Ufak savaşları kaybetmek büyük savaşı kaybetmekten koruyabilir. Ufak başarısızlıklardan öğrenirsen, büyük başarılar kazanabilirsin.

İnsanların hayatındaki eşitsizlik ne kadar ufak başarısızlık kaldırabilecekleriyle ilgili. Herkes başarısızlıktan öğreniyor ama kimisinin hayatta başarıszlık yapapacak kadar şansı yok. Orada ne öğrendiyse -- veya etrafının başarısızlıklarından ne kadarından ders çıkarabildiyse onunla idare ediyor.

Zenginlikle fakirliğin arasındaki imkan farkı da burada. Eğer yanlış yapacak kadar imkanın olmadıysa, başkalarının yaşadıklarından kendine ders çıkartmak zorundasın. Bunların ne kadar seninle ilgili olduğu ve durumların ne kadar senin durumuna benzediği belli değil. Kendine benzer adamlar da aynı çukurun içinde yaşıyor.

Birey olmak bu sebeple bir imkan meselesi. Kendini düşünmek öyle. Eğer yaptığın ilk yanlışta hayatının kayacağını düşünüyorsan yanlış yapmaktan korkarsın. Sosyal yanlışlar da buna benzer. Elalem ne der diye kendi hayatında önemli bir engel varsa, bu engeli kaldıracak gücün yoksa yeni yaşam biçimleri deneyemezsin.

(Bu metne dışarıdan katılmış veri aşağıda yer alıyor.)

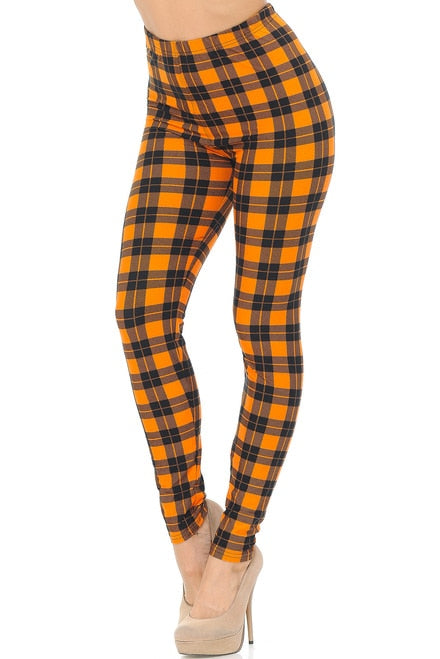Leggings Pumpkin Plaid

Sosyal gücün de sınırları maddi imkanlara bağlı bir ölçüde, eğer karnını doyurmak için insanların senin hakkında ne düşündüğünün önemi varsa -- mesleğin yoksa mesela, birilerine bir şeyler satmak zorundaysan ve müşterilerin senin onlar gibi olmana önem veriyorsa -- kendine değişik yaşam biçimleri bulamazsın.